Recent data shows a continuing decline in new and outstanding personal credit. This is a concern for our retailers, as it means Australians are taking on less debt for spending on discretionary items.
Now, with housing credit being tight on the back of the APRA’s tightening and the Royal Commission’s findings of lax lending standards on behalf of lenders, we are likely to see a negative wealth effect as house prices fall.
In this environment, I thought it would be interesting to look at the amount of credit that is outstanding outside of housing related loans. This credit includes consumer financing that is not secured on a residential property (either an owner occupier or an investment property) be it credit card debt, car loans or appliance financings etc. We can see the year-over-year (YoY) change in this kind of credit in the chart below.
There is a lot to say about the long-term amount of credit but let us focus on the last couple of years where we can see that the amount of personal credit has been in decline since October 2016 with an accelerating trend downwards. We should remember that this is in an environment of almost 2 per cent per year population increase and positive (albeit low) inflation meaning that the amount of personal credit in a real term per capita is decreasing even faster.
Indeed, if we look at the flow of new money going to personal credit (outstanding balance is determined by new credit issued less the amount repaid), we can see that we are indeed seeing a reduction of new personal credit by more than 10 per cent on a year on year basis currently.
So what does this mean? As described in previous posts, overall consumer spending is traditionally described as a function of:
- Number of people spending money
- The disposable income of the people spending money and
- The rate for people spending money vs. saving money.
In addition to spending, we can also consider the amount of credit that people take on; as we can see above, the current trends do not look good for overall consumer spending and retail exposed companies.

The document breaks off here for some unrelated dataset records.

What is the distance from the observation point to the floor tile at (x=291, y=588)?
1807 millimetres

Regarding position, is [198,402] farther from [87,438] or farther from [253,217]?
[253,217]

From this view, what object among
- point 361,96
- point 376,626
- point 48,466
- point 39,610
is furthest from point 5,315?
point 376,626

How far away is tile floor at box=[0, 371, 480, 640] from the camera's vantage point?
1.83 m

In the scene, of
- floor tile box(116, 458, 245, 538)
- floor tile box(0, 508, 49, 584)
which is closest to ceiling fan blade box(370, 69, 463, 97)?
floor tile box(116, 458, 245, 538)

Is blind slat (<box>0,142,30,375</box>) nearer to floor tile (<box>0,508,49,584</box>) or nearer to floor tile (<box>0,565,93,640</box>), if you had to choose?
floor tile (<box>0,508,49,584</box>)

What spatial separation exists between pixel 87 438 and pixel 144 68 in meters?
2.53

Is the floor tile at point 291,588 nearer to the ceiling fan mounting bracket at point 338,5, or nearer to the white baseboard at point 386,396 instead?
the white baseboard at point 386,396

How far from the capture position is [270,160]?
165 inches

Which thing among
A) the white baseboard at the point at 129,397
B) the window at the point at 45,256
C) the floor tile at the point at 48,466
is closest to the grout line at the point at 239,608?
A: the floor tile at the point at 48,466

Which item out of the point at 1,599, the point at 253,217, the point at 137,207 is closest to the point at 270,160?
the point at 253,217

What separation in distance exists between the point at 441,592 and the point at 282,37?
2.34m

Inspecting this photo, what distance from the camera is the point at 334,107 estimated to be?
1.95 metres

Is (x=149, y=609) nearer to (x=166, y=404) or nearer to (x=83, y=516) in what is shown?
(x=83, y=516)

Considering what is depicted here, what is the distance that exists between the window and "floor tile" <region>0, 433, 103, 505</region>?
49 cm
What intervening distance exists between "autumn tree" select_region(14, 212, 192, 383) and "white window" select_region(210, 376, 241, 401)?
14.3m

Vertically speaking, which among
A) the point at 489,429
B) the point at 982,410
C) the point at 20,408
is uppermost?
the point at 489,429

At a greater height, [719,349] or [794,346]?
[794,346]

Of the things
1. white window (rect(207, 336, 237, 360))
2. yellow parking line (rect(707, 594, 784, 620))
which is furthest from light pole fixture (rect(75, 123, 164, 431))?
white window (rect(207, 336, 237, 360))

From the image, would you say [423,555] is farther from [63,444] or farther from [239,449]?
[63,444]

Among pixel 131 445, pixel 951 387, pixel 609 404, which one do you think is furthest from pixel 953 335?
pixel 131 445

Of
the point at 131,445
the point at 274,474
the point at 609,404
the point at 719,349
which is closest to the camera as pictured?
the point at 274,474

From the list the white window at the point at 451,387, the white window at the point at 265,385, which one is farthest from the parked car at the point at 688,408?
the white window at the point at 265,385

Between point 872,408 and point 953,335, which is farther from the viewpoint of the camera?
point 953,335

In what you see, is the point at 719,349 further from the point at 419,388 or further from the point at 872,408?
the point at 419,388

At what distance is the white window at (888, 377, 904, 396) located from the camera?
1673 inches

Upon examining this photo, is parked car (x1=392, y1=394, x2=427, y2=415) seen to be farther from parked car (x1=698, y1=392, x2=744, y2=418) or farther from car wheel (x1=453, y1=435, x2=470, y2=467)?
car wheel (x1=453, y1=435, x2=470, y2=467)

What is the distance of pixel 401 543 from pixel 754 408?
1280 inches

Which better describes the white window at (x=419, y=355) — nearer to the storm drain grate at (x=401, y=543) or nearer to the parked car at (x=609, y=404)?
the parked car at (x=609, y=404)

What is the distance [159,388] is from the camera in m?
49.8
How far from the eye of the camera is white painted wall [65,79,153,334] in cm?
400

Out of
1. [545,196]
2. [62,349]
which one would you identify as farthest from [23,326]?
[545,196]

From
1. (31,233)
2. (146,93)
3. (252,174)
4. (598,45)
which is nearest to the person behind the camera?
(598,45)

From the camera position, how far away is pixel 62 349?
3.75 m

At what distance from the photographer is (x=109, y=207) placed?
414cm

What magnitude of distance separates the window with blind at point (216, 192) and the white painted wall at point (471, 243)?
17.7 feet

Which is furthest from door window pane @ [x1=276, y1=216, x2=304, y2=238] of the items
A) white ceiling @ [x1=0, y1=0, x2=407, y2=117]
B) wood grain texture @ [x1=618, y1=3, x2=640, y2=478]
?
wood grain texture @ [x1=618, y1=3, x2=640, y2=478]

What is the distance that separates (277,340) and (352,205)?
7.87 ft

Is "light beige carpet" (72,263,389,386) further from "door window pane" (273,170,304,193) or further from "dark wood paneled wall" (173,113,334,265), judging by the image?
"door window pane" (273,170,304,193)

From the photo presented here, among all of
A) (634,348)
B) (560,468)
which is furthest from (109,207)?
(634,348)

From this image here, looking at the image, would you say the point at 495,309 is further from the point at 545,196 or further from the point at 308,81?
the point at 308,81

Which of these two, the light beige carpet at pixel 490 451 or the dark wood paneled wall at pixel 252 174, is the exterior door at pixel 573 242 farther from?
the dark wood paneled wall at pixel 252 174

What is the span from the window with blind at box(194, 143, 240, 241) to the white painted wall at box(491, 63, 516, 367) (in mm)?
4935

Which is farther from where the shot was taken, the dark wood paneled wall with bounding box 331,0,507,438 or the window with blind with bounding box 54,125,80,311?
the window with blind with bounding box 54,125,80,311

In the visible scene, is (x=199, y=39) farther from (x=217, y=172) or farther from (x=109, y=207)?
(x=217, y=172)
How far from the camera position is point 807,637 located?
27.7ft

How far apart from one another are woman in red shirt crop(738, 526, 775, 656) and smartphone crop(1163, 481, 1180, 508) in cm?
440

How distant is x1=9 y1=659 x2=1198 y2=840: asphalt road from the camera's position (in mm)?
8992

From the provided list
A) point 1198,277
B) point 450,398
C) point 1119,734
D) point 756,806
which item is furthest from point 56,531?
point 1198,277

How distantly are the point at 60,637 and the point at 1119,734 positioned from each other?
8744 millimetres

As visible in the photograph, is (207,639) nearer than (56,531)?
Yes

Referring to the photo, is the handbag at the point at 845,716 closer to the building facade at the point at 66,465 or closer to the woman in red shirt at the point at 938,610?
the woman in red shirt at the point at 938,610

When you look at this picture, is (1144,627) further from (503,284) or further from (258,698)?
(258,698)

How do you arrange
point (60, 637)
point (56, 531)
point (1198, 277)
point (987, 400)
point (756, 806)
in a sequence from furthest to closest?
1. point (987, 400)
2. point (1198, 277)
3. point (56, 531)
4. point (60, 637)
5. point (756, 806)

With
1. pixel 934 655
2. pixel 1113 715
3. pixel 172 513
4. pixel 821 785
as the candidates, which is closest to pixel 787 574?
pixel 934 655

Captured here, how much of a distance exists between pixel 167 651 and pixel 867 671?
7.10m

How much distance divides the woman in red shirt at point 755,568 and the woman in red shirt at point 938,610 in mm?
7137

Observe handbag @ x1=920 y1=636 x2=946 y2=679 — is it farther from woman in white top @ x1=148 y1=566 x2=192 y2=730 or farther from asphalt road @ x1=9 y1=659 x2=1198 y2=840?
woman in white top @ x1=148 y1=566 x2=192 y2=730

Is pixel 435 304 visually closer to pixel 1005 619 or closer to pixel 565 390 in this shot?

The caveat is of course that the data does not capture all sources of credit but as it does capture all the major banks and most other financial providers active in Australia, it should give a pretty accurate picture. The one source of credit that is not captured in the data is the buy-now-pay-later type of credit like Afterpay, but given that ASIC found that the total debt outstanding for the players was $903 million and the total fall in personal credit outstanding between now and the peak in December 2015 is about $6 billion, I think it is fair to say that this is not a major factor.